RECORDS FOR THIS TASK -
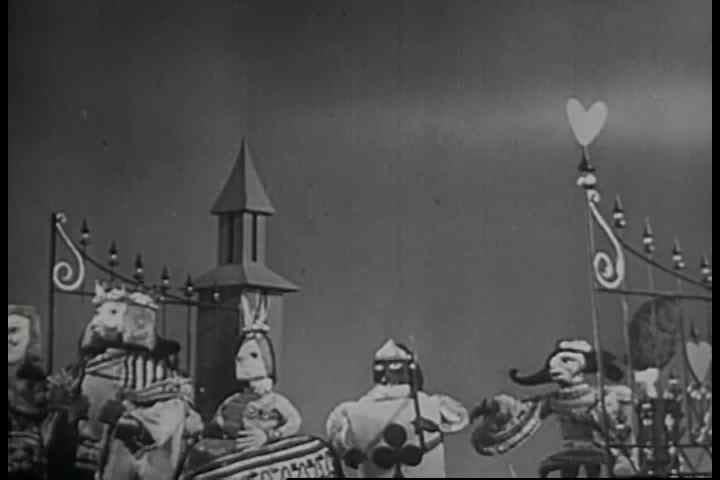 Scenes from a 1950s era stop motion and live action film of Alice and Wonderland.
--
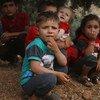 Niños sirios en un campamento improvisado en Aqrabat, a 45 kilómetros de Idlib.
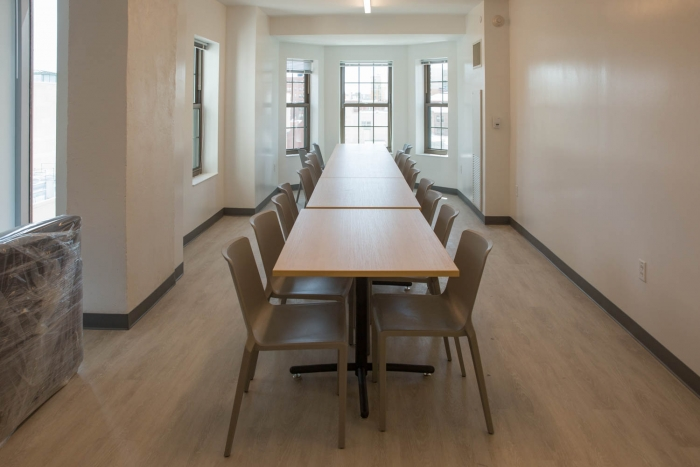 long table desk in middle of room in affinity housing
* * *
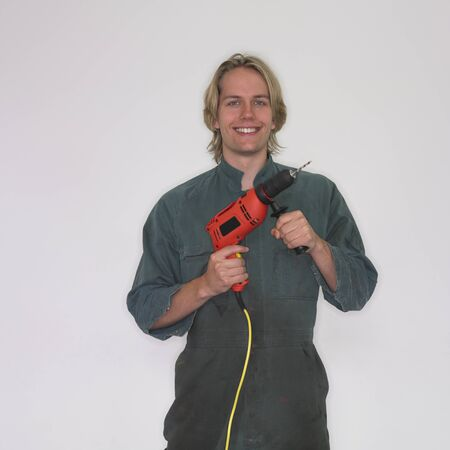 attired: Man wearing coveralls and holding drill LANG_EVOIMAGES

TASK DETAILS -
Above are the records; copy exactly the lines from the one with "Niños sirios en" through the one with "long table desk", including both, and nothing more. Leave out pictures.

TASK OUTPUT -
 Niños sirios en un campamento improvisado en Aqrabat, a 45 kilómetros de Idlib.
 long table desk in middle of room in affinity housing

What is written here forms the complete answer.